Meurer: Müssen es wirklich über 100 Standorte sein, die der Streichliste zum Opfer fallen?
Arnold: Man muss ja sehen, von diesen 100 Standorten ist über die Hälfte gar nicht relevant. Es sind sehr kleine Standorte, die eigentlich gar nicht zu der Bezeichnung "Standort" passen. Das sind Verwaltungsstellen. Und insofern sind es noch fünfzig, die in hohem Umfang tangiert sind. Davon sind auch viele bei vier- bis fünfhundert Soldaten, das schmerzt schon, und es ist ein richtiges Dutzend, die über 1000 Soldaten haben, was natürlich für eine Kommune strukturell eine sehr schwierige Situation sein wird.
Meurer: Wird wirklich nach rein militärischen Kriterien entschieden?
Arnold: Zunächst mal zählt die militärische Anforderung, es zählt aber natürlich auch die Wirtschaftlichkeit, die Betriebswirtschaft. Aber gleichzeitig hat man natürlich auch ein Auge darauf, dass die Bundeswehr in der Region schon noch verteilt sein muss. Das hat was mit Vorsorge für Katastrophen zu tun, das hat aber auch was mit Nachwuchsgewinnung zu tun. Wir wissen ja, die jungen Soldatinnen und Soldaten kommen aus erster Linie aus diesen Gegenden, wo die Bundeswehr präsent ist.
Meurer: Da befürchten ja gerade die Sachsen zum Beispiel, dass die Bundeswehr eben nicht mehr in der Fläche sein wird, um bei Katastrophen zu helfen, also bei einer neuen Flutkatastrophe beispielsweise.
Arnold: Ja, aber die Befürchtungen sind unberechtigt, wie sich heute herausstellen wird.

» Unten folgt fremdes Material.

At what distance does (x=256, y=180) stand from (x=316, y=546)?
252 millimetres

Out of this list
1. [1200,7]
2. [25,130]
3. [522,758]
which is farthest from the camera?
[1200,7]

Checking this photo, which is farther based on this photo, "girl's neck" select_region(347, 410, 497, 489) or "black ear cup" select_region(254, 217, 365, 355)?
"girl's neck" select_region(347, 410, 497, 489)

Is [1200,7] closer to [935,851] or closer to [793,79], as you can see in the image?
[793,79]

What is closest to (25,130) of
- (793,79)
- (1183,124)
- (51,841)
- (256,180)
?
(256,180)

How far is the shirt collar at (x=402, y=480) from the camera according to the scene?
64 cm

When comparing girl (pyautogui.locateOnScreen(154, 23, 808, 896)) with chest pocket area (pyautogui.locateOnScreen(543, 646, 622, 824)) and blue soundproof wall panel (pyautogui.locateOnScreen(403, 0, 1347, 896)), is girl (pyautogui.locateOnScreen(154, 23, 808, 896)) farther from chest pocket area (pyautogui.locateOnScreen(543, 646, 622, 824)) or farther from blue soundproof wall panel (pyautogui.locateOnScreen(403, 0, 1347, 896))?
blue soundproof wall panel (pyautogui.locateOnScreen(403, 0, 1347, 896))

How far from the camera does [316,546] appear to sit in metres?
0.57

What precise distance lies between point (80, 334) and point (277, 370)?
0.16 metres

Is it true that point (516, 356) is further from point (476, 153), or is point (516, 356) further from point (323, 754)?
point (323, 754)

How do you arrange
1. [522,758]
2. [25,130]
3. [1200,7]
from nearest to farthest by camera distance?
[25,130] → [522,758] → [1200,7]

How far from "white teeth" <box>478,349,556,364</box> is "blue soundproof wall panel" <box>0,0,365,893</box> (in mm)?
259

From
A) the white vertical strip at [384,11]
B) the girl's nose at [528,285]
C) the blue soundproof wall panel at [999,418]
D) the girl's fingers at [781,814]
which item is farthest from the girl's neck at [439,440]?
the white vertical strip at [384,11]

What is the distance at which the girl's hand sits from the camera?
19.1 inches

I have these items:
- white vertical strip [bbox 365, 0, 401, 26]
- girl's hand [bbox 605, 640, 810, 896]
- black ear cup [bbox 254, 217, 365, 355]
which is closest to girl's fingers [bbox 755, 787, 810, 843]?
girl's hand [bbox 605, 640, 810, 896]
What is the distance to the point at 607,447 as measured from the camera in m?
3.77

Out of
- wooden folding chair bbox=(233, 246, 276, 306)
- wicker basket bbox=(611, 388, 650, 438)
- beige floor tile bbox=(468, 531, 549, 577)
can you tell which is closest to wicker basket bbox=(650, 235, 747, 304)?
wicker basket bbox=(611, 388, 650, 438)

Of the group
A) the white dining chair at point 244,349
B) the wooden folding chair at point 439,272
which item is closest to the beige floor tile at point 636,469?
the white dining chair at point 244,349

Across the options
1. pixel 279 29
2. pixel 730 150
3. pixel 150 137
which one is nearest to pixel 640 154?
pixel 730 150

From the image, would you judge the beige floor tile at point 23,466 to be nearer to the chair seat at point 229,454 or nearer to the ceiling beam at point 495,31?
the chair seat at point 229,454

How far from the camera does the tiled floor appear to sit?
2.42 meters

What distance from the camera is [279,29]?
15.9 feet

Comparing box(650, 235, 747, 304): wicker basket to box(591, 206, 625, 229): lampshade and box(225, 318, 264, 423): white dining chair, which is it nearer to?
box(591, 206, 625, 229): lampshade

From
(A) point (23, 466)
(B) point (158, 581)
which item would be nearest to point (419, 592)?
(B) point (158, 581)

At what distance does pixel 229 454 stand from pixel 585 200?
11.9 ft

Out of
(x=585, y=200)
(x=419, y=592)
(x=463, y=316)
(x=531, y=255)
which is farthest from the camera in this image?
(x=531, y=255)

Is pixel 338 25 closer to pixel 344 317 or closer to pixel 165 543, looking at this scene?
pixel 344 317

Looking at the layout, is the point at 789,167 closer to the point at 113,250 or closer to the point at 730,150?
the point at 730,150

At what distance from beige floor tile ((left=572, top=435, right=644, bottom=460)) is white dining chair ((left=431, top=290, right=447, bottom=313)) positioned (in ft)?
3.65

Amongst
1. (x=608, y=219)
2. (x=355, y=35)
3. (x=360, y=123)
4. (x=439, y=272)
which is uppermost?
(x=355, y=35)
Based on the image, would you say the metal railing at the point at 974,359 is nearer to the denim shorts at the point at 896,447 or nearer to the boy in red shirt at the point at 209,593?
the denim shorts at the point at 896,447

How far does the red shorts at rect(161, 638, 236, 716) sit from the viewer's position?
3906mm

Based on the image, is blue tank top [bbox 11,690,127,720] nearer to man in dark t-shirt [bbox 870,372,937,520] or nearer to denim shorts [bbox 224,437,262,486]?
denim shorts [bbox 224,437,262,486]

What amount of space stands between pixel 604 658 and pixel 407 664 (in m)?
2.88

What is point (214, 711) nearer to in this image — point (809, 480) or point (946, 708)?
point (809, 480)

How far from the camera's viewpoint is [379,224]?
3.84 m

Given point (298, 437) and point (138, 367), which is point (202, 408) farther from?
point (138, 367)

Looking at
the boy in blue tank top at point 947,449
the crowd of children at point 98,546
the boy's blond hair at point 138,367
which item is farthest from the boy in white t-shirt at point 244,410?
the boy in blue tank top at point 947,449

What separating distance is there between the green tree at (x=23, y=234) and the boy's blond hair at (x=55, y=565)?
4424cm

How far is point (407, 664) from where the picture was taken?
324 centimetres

Meurer: Und welche sind berechtigt?
Arnold: Die Befürchtungen, die Sachsen hatte, also dass es diesen ganz, ganz gravierenden Einschnitt gibt. Ich denke, der Minister hat sicherlich was entschieden, was Sachsen doch ein gutes Stück entgegen kommt. Man muss sehen, die Militärs haben in erster Linie nach militärischen Anforderungen ihre Vorlage gemacht und dann gab es ja am vergangenen Wochenende diese Leitungstagung im Ministerium und ich gehe davon aus, dass der Verteidigungsminister natürlich auch einen Blick für die strukturpolitischen Erfordernisse in Sachsen hatte.
Meurer: Er behauptet aber, er ist nicht der Struktur- und Infrastrukturminister.
Arnold: Das ist er sicher nicht, aber im eigenen Interesse der Bundeswehr muss man schon darauf achten, dass die Truppe noch präsent ist in den Regionen, weil es - ich sagte es schon - in hohem Maße mit der Nachwuchsgewinnung zu tun hat.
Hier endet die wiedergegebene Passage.